-- WORK INSTRUCTION --
All lines after the one containing "二、食品加工的卫生标准" are needed, along with that line itself. Please repeat them exactly through the end of the entries.

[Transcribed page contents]
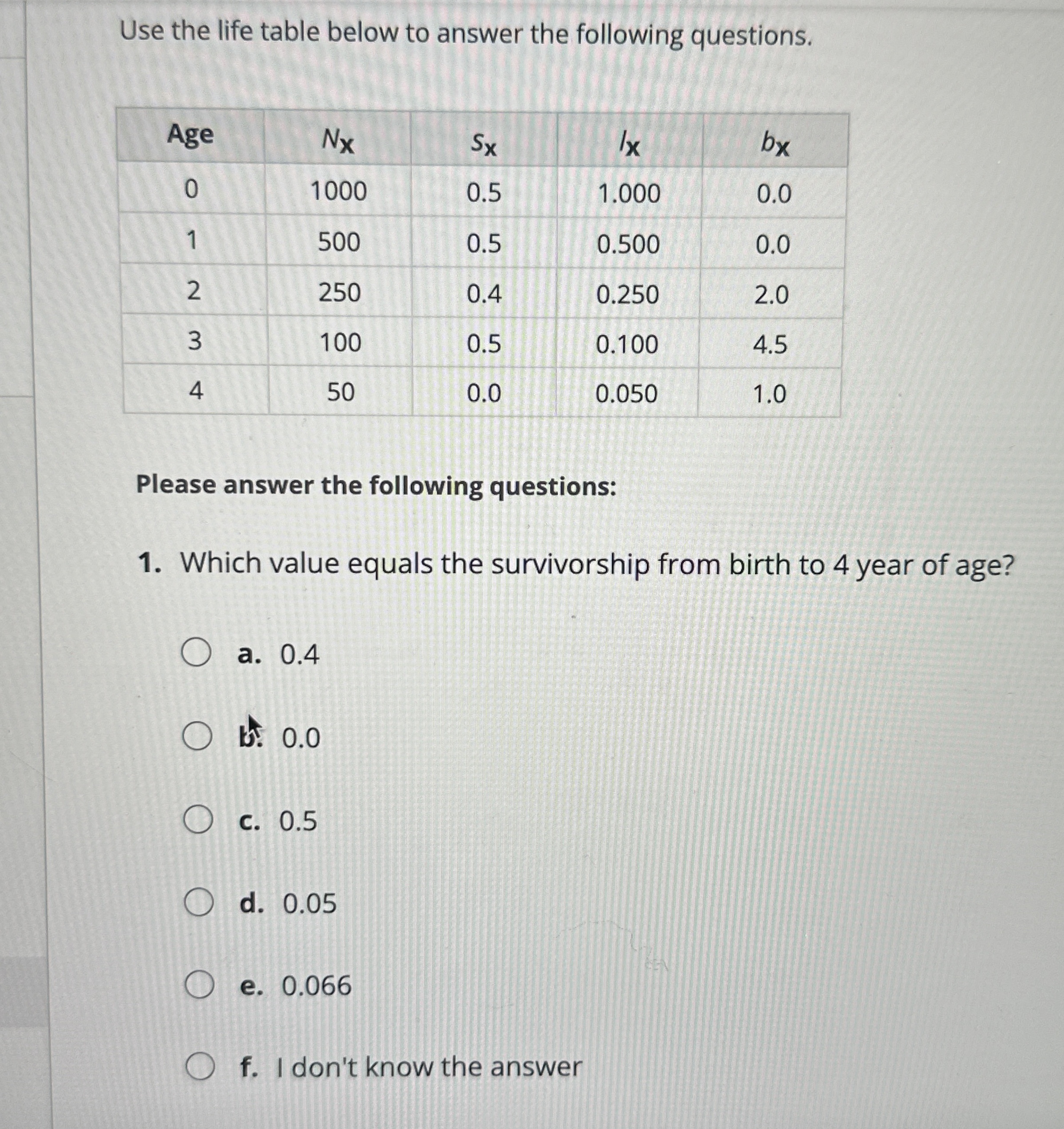 Use the life table below to answer the following questions.

| Age | $N_x$ | $S_x$ | $l_x$ | $b_x$ |
|---|---|---|---|---|
| 0 | 1000 | 0.5 | 1.000 | 0.0 |
| 1 | 500 | 0.5 | 0.500 | 0.0 |
| 2 | 250 | 0.4 | 0.250 | 2.0 |
| 3 | 100 | 0.5 | 0.100 | 4.5 |
| 4 | 50 | 0.0 | 0.050 | 1.0 |

Please answer the following questions:

1. Which value equals the survivorship from birth to 4 year of age?

a. 0.4

b. 0.0

c. 0.5

d. 0.05

e. 0.066

f. I don't know the answer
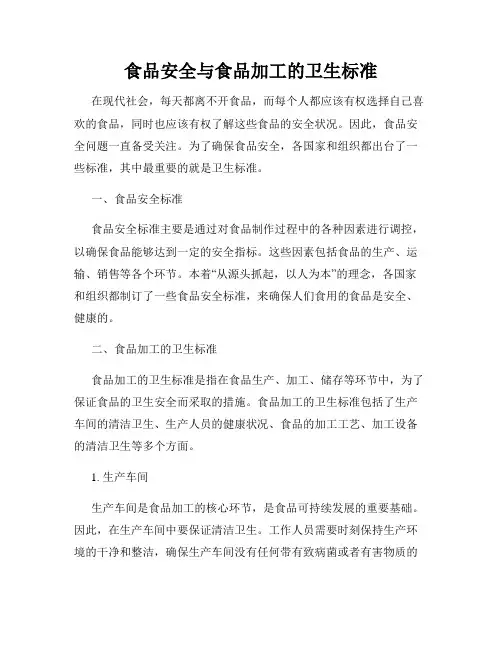 食品安全与食品加工的卫生标准

在现代社会，每天都离不开食品，而每个人都应该有权选择自己喜欢的食品，同时也应该有权了解这些食品的安全状况。因此，食品安全问题一直备受关注。为了确保食品安全，各国家和组织都出台了一些标准，其中最重要的就是卫生标准。

一、食品安全标准

食品安全标准主要是通过对食品制作过程中的各种因素进行调控，以确保食品能够达到一定的安全指标。这些因素包括食品的生产、运输、销售等各个环节。本着“从源头抓起，以人为本”的理念，各国家和组织都制订了一些食品安全标准，来确保人们食用的食品是安全、健康的。

二、食品加工的卫生标准

食品加工的卫生标准是指在食品生产、加工、储存等环节中，为了保证食品的卫生安全而采取的措施。食品加工的卫生标准包括了生产车间的清洁卫生、生产人员的健康状况、食品的加工工艺、加工设备的清洁卫生等多个方面。

1. 生产车间

生产车间是食品加工的核心环节，是食品可持续发展的重要基础。因此，在生产车间中要保证清洁卫生。工作人员需要时刻保持生产环境的干净和整洁，确保生产车间没有任何带有致病菌或者有害物质的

-- COMPLETED EXERCISE --
二、食品加工的卫生标准

食品加工的卫生标准是指在食品生产、加工、储存等环节中，为了保证食品的卫生安全而采取的措施。食品加工的卫生标准包括了生产车间的清洁卫生、生产人员的健康状况、食品的加工工艺、加工设备的清洁卫生等多个方面。

1. 生产车间

生产车间是食品加工的核心环节，是食品可持续发展的重要基础。因此，在生产车间中要保证清洁卫生。工作人员需要时刻保持生产环境的干净和整洁，确保生产车间没有任何带有致病菌或者有害物质的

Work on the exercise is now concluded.